Google’s self-driving cars aren’t quite ready for the open road
As it stands now, self-driving cars may be more accident report than Minority Report.
In a disclosure to the California Department of Motor Vehicles, the search-engine giant outlined specifics of its driverless-car testing from November 2014 to December 2015. Demo vehicles reportedly logged about 423,000 miles over that period. During that time, testers recorded over 300 “anomalies” that required them to take control from the vehicles, either through hardware malfunctions or on their own judgment.
The report suggests that we’re not quite as close to the fully autonomous future that science fiction and our amazing dreams have hoped.
Issues most commonly arose due to the cars’ inability to react properly to events around them, Google said.
69 of the incidents occurred when drivers believed they had identified dangers that the car hadn’t, and Google has run computer simulations to see whether that was the right decision. These re-creations found that 13 of those interruptions would have ended in an accident without human intervention, although we can’t really blame the cars.

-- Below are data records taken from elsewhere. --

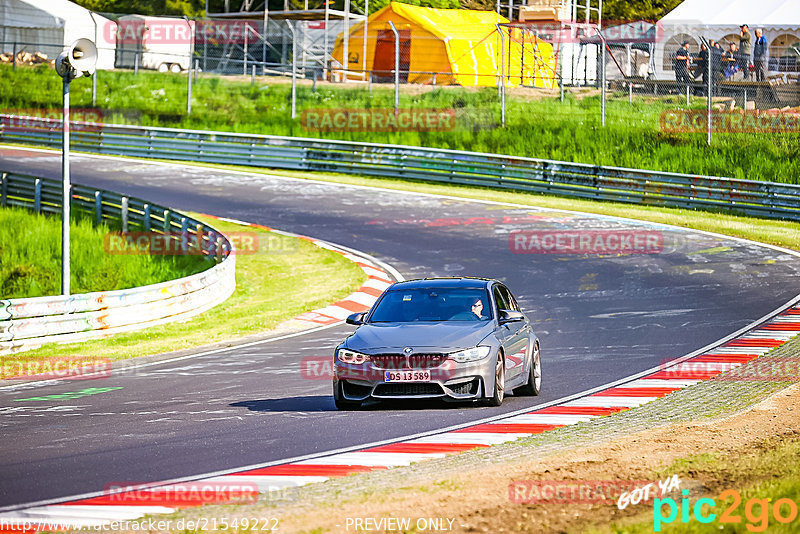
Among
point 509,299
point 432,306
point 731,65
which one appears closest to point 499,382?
point 432,306

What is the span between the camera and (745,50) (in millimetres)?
36344

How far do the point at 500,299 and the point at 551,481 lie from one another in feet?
17.1

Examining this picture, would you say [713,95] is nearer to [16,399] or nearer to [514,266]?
[514,266]

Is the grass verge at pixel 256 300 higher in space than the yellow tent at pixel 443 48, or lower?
lower

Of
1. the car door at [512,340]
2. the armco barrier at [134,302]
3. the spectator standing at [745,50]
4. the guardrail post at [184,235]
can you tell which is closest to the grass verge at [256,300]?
the armco barrier at [134,302]

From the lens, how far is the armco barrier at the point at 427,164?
1180 inches

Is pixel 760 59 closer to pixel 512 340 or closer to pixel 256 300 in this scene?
pixel 256 300

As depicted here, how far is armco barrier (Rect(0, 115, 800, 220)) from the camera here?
98.4 feet

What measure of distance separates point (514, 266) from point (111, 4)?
193 feet

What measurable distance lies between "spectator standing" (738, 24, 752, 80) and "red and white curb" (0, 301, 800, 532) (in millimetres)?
21219

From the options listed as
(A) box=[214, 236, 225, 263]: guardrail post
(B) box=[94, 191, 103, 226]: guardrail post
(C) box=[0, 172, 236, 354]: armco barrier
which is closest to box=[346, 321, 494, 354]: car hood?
(C) box=[0, 172, 236, 354]: armco barrier

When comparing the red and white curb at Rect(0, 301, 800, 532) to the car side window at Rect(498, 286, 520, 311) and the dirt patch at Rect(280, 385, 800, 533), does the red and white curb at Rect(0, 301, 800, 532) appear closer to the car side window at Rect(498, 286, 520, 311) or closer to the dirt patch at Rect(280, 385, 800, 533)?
the dirt patch at Rect(280, 385, 800, 533)

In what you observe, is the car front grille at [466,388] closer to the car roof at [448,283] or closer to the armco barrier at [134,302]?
the car roof at [448,283]

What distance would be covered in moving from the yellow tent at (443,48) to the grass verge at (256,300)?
797 inches
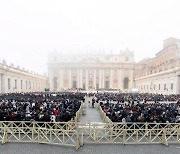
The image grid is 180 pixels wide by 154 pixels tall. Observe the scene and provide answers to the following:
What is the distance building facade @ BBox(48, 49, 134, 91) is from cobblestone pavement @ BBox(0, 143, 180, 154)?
250ft

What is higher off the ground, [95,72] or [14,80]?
[95,72]

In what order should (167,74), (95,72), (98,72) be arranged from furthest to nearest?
1. (98,72)
2. (95,72)
3. (167,74)

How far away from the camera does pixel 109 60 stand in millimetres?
89750

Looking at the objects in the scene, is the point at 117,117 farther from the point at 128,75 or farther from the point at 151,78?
the point at 128,75

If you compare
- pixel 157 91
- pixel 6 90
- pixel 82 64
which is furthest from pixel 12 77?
pixel 82 64

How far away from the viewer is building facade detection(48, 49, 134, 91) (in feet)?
284

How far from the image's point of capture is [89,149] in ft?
28.0

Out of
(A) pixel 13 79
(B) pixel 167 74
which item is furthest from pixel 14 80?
(B) pixel 167 74

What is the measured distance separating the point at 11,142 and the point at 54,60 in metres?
84.9

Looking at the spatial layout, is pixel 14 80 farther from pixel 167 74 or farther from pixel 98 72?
pixel 98 72

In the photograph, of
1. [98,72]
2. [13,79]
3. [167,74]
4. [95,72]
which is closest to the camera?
[167,74]

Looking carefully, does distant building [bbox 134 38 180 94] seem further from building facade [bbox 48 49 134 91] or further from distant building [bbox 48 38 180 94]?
building facade [bbox 48 49 134 91]

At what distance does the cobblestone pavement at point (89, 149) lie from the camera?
812 centimetres

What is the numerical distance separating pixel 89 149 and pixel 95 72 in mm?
78444
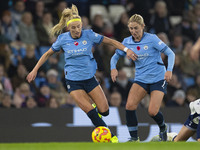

Google says that three of those occurrences were due to recklessness from other drivers on the road.
Google’s head of the self-driving car team, Chris Urmson, is nonetheless confident about the program’s future.
“Thanks to all this testing, we can develop measurable confidence in our abilities in various environments,” he said, adding that the company’s closed test track lets them put the car up against “rare or wacky situations” in a more controlled — and less populated — environment.
It’s unclear whether the company’s findings prove self-driving cars to be safer than the human-controlled ones currently available, but considering California lists 3,074 total traffic fatalities in 2014, it certainly doesn’t sound like they’re any less safe. Still, it seems self-driving cars will have to strike a balance between autonomy and human control.